We used the 96.96 Fluidigm Dynamic Arrays with integrated fluidic circuits (IFCs) run on the Biomark HD system, initially following the manufacturer’s guidelines, except that we used 18 specific target amplification (STA) PCR cycles (instead of 14) during a pre-amplification step to increase the concentration of marker-specific DNA to be used as template for the allele specific (ASP) reactions (von Thaden et al. 2017), and we diluted the STA PCR product 1:10 rather than 1:100 before adding to the ASP reactions; finally, we used 45 cycles instead of 38 cycles in the ASP PCR reaction. We called genotypes using Fluidigm SNP Genotyping Analysis Software v4.3.2. We estimated heterozygosity, unbiased probabilities of identity (PID) and identity of siblings (PIDsibs) in Gimlet (v. 1.3.3; Valière 2002).
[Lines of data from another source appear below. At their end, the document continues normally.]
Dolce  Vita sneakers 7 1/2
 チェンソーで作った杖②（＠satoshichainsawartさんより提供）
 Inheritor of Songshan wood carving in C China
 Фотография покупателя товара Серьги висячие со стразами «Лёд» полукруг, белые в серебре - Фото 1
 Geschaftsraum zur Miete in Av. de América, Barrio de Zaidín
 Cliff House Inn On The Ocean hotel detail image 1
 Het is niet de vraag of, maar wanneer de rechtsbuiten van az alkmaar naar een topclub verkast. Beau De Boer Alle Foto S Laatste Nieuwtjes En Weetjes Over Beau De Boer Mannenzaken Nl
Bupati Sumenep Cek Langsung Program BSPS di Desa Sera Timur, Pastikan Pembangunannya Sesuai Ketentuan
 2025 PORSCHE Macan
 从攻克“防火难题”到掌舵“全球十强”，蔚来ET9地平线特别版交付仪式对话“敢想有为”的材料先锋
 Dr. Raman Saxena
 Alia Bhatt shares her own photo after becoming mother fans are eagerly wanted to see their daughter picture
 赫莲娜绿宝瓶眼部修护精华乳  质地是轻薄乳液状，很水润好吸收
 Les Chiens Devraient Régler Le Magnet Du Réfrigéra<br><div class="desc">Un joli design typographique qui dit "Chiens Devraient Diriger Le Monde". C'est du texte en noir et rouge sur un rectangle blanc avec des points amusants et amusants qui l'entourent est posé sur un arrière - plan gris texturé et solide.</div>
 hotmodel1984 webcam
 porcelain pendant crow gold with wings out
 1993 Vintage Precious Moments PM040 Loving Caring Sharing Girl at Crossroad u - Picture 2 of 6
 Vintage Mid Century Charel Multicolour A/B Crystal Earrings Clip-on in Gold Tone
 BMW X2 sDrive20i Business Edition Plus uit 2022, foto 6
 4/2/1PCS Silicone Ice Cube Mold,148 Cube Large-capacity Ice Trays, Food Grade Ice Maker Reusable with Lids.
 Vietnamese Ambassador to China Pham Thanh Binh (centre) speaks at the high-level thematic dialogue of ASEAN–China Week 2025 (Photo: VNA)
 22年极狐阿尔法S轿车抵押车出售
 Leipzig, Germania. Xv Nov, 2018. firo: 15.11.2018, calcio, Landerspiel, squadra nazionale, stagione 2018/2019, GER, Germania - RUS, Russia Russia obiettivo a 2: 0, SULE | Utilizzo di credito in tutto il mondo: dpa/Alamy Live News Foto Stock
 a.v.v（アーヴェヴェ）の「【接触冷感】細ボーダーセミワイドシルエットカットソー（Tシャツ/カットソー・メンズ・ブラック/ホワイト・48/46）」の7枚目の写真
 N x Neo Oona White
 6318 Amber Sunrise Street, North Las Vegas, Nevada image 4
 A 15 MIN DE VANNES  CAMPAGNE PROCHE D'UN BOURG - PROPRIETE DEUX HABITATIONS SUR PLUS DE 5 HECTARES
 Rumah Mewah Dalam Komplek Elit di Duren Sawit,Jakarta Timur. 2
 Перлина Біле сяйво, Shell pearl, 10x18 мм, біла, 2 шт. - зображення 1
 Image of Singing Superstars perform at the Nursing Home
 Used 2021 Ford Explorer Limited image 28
Based on the 79 final loci, we obtained > 95% call rates on 488 of the 561 (87%) fecal DNA samples. For 475 genotypes where both sex markers (GorAmelo2-CG, GorZF1-CT) yielded genotypes, 471 pairs (99.16%) agreed, of which 468 of these samples (99.14%) also agreed with sexes typed from the microsatellite study (Hickey et al. 2019), suggesting < 1% sex-typing error rate. Based on 21 pairs of replicate genotypes (same fecal extract), the overall agreement was 98.6% (SD = 0.007%), indicating a genotyping error rate < 2%. Similarly, 41 pairs of fecal samples previously determined based on microsatellites to be from the same individual matched at 99.3% (SD = 0.027) of their SNP alleles on average. Conversely, pairwise comparisons among genotypes from 424 putative distinct individuals (as identified through microsatellites) matched at 73.9% (SD = 0.038) of alleles on average. These metrics, along with the average expected and observed heterozygosity (0.34 and 0.33, respectively) and the combined PID and PIDsibs (1.6 × 10–23 and 2.2 × 10–12, respectively; Supplementary information, Table S2), indicate high resolution to differentiate individuals from the Bwindi population. Because the markers were designed using genomes of mountain gorillas from the Virunga Massif and because we did not screen markers on the basis of polymorphism in the Bwindi population, they should perform as well or better on gorillas from the Virunga population, for example exhibiting polymorphism in the 15 SNPs that were monomorphic in the Bwindi population. Despite ascertainment bias favoring the Virunga population in particular and mountain gorillas in general, these markers also would likely perform well for eastern lowland (G. b. graueri), and possibly western (G. gorilla) gorillas as well, due to their higher effective population sizes (Xue et al. 2015), although empirical confirmation would be necessary.